The unique view of Tinos to the surrounding islands, and respect for the traditional architectural features are the two main characteristics of the village.
Starting from Triantaros, two streams flow into Gyrla and Agia Paraskevi, creating green valleys. In the wider region the windmills and watermills were gradually abandoned or
converted into homes.
Vrisi (upper village) and Xynari (lower village) are the two traditional wells in Triantaros while the springs under the poplar trees are a point of reference among locals.
In the square of Xynari, a well-preserved part of the old traditional olive press attracts the attention.
The Hero’s monument, the work of John Philipotis, a great sculptor, is also worthseeing.
The parish church of Triantaros, the Church of Apostles, built in 1861, is one of the greatest on the island and boasts for its marble and carved interior decoration.
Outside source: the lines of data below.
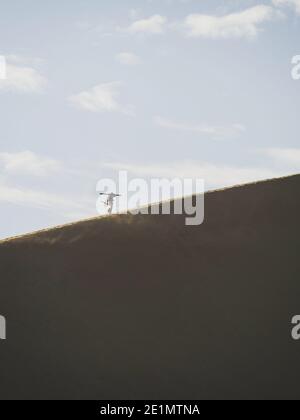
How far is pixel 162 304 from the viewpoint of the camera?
7.91 m

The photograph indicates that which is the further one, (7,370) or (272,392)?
(7,370)

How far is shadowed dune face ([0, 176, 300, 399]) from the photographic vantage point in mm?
7270

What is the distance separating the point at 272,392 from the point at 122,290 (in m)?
3.44

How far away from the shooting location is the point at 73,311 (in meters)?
8.27

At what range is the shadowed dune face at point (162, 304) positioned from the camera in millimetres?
7270
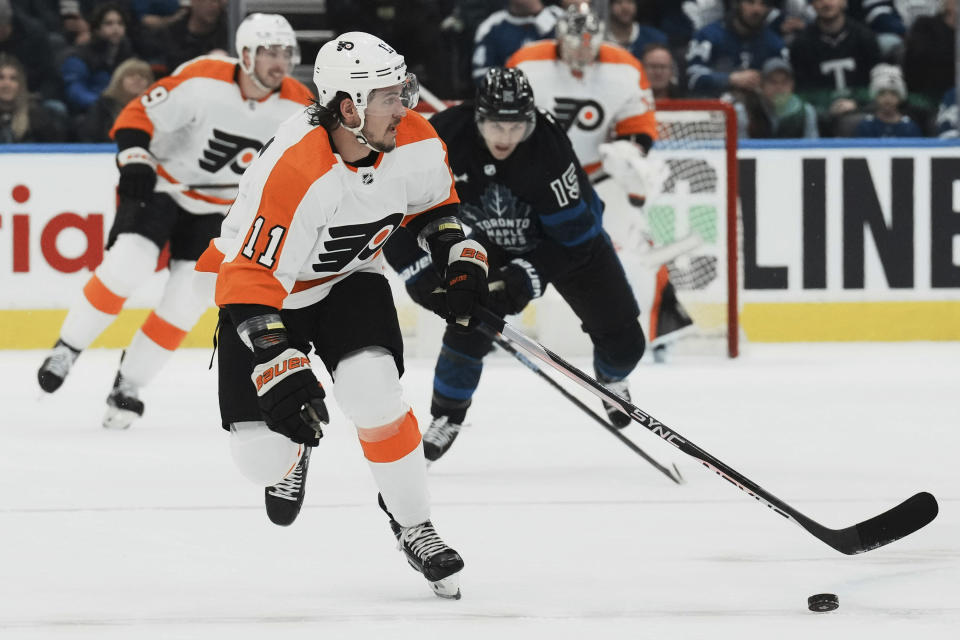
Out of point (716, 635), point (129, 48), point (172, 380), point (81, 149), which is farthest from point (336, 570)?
point (129, 48)

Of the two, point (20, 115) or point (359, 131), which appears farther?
point (20, 115)

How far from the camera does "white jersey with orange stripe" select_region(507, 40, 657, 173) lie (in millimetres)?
5980

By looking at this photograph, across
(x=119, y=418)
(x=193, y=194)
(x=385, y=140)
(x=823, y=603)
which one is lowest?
(x=119, y=418)

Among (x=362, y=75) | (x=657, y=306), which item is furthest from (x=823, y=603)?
(x=657, y=306)

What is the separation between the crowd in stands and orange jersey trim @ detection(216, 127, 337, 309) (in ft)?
14.5

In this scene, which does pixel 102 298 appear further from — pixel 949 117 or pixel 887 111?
pixel 949 117

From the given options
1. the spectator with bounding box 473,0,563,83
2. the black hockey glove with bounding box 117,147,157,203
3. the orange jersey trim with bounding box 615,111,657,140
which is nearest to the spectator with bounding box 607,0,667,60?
the spectator with bounding box 473,0,563,83

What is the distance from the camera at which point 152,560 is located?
301 cm

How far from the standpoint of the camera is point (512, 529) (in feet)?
10.8

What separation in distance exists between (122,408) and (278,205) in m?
2.41

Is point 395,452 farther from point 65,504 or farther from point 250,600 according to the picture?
point 65,504

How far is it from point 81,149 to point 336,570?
4.36 meters

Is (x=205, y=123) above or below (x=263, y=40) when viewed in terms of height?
→ below

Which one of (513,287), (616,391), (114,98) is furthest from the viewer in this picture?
(114,98)
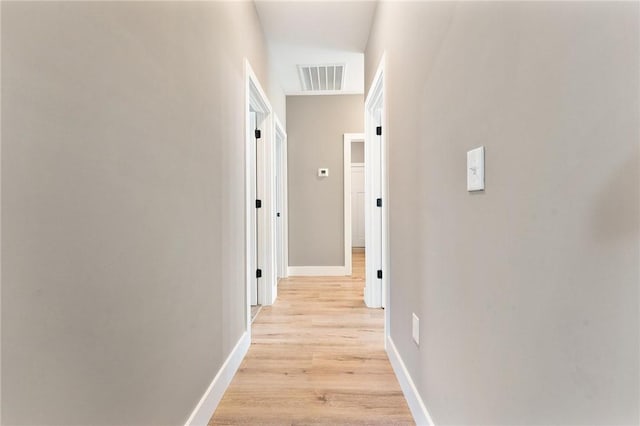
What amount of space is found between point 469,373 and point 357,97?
150 inches

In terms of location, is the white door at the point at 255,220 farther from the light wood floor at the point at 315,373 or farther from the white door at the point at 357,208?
the white door at the point at 357,208

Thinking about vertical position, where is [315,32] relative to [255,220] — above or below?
above

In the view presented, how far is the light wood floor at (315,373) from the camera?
143 centimetres

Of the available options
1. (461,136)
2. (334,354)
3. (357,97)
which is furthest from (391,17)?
(357,97)

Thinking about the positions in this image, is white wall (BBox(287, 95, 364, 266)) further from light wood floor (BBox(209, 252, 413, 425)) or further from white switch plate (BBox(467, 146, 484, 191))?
white switch plate (BBox(467, 146, 484, 191))

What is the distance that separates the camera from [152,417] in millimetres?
963

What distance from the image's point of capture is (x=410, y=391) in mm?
1443

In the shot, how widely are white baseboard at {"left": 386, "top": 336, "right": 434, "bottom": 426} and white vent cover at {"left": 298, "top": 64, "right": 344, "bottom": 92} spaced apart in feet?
9.24

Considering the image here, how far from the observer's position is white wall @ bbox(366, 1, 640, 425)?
46 centimetres

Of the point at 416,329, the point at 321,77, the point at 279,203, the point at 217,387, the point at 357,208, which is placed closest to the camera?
the point at 416,329

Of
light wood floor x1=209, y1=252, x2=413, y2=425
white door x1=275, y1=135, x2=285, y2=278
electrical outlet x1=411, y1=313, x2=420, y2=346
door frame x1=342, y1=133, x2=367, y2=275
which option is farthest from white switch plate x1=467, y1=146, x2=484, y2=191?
door frame x1=342, y1=133, x2=367, y2=275

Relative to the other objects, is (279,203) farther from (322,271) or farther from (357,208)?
(357,208)

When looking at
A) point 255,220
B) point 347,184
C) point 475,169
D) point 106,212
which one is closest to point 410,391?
point 475,169

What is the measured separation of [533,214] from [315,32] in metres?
2.63
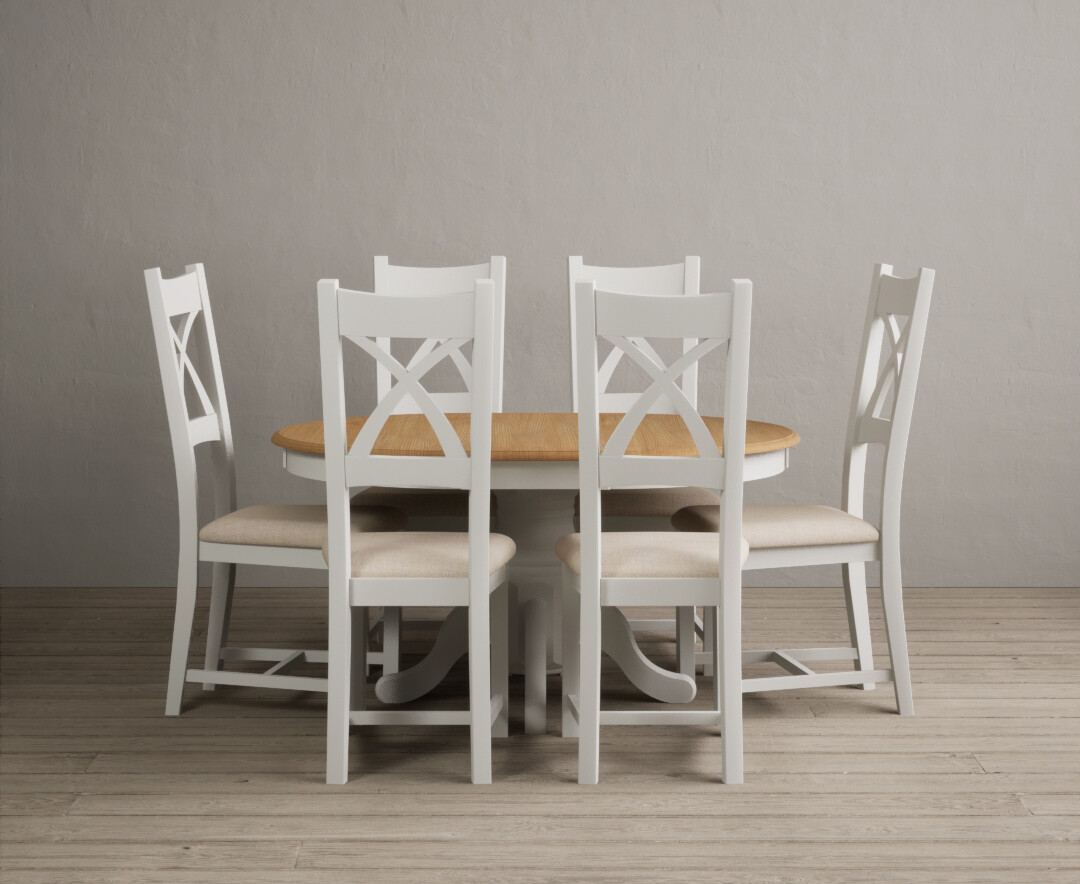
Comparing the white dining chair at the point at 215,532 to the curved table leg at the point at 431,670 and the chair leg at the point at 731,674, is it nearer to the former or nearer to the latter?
the curved table leg at the point at 431,670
The church of Gria Panagia (the name indicates the familiarity of the people with the divine element, since “gria” they called their mother), had two temples: one for the orthodox and one for the Catholics who attended services under the same roof.
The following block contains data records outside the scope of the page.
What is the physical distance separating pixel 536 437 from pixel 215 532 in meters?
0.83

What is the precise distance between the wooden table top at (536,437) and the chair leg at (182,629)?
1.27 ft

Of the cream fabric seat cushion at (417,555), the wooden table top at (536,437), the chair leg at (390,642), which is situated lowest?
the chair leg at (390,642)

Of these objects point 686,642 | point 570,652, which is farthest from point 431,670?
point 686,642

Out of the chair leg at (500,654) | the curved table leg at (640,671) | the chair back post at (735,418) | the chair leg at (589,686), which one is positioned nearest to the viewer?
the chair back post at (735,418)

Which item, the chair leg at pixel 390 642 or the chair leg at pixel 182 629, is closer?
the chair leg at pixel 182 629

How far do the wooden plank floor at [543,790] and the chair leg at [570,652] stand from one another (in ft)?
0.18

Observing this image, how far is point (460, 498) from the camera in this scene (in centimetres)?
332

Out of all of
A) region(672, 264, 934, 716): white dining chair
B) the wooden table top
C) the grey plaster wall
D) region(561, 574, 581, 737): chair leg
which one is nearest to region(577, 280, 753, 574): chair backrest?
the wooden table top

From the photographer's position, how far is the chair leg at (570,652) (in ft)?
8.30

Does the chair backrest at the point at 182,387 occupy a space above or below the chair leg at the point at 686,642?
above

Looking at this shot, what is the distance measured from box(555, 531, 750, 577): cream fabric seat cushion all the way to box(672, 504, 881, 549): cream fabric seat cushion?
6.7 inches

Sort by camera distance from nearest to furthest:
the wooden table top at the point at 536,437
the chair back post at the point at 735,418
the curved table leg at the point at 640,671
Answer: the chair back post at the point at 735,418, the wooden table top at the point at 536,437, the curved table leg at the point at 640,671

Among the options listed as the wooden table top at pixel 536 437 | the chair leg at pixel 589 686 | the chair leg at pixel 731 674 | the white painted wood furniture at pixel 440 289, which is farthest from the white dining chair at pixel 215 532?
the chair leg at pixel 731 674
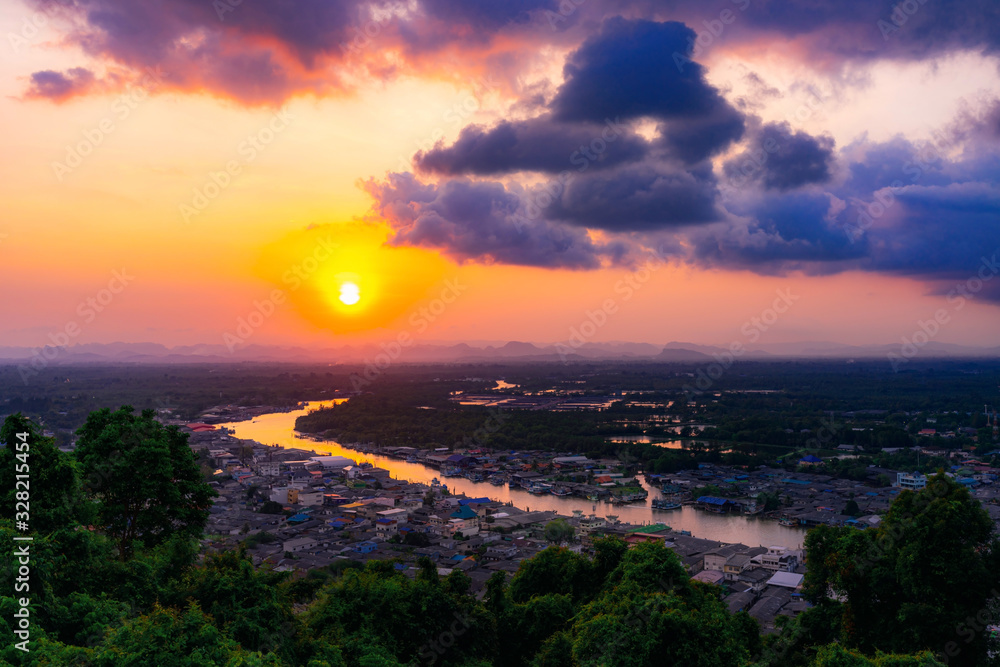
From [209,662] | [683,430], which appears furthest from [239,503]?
[683,430]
The form of an animal-like rock, the”Vayo”, as it was known, was a place that children used to avoid since it had been connected with scary tales and legends. The last Sunday before Easter, the children of Triantaros rivaled those of Dyo Horia over who will succeed to conquer and subdue the magical rock.
Located 7 km away from Tinos (Chora). Follow the old road network (starting from Zannaki Alavanou Av.) and at the first junction turn right toward Triantaros.